Minister Morgan hopes this ad campaign forces people to think about the consequences of impaired driving.

“Yes, there are stiff penalties such as a huge fine and license suspension but it’s also about feelings a person would experience if their bad decision killed someone else,” Morgan said.

“The guilt, the shame, a lifetime of regret. We don’t want anyone to find out what that feels like,” he added.

Morgan said the province doesn’t want anyone to lose their life to impaired driving.

He implores residents to drive sober or plan a safe ride home. He also encourages people to have that “awkward or difficult conversation” with a friend if you suspect they may try and drive impaired.

He also told residents to call 911 if you see someone on the road you suspect is impaired driving.

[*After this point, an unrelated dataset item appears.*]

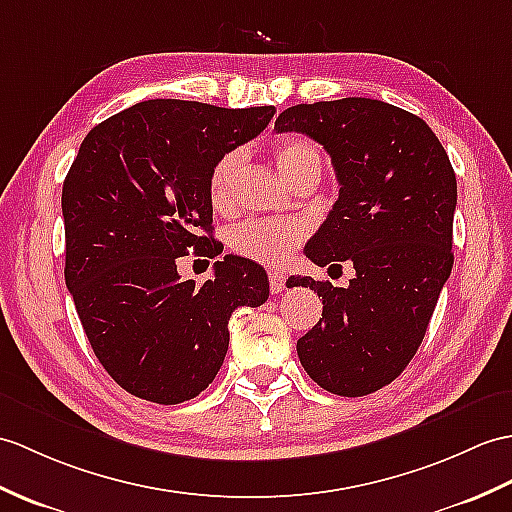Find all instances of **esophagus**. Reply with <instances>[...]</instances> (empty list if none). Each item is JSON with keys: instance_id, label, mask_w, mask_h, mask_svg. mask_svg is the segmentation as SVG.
<instances>
[{"instance_id": "1", "label": "esophagus", "mask_w": 512, "mask_h": 512, "mask_svg": "<svg viewBox=\"0 0 512 512\" xmlns=\"http://www.w3.org/2000/svg\"><path fill=\"white\" fill-rule=\"evenodd\" d=\"M268 279H270V290L275 292V294H277V292H281V290L285 288V275H283V272H279V270H272Z\"/></svg>"}]
</instances>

“It’s not snitching. It’s intervening and possibly saving that person from hurting themselves or others,” Morgan said.

Statistics show that impaired driving deaths are decreasing. Morgan said that in 2009 there were 65 deaths as the result of impaired driving. In 2016 there were 51, in 2017 there were 39, in 2018 there were 43 deaths and in 2019 there were 21 people who died in an impaired driving crash. The numbers for 2020 are not yet available.

Although the Van de Vorst’s are grateful the numbers have dropped, they say there is still work to do.

“Our job isn’t finished yet,” Lou said. “One death from an impaired driving crash is too many.”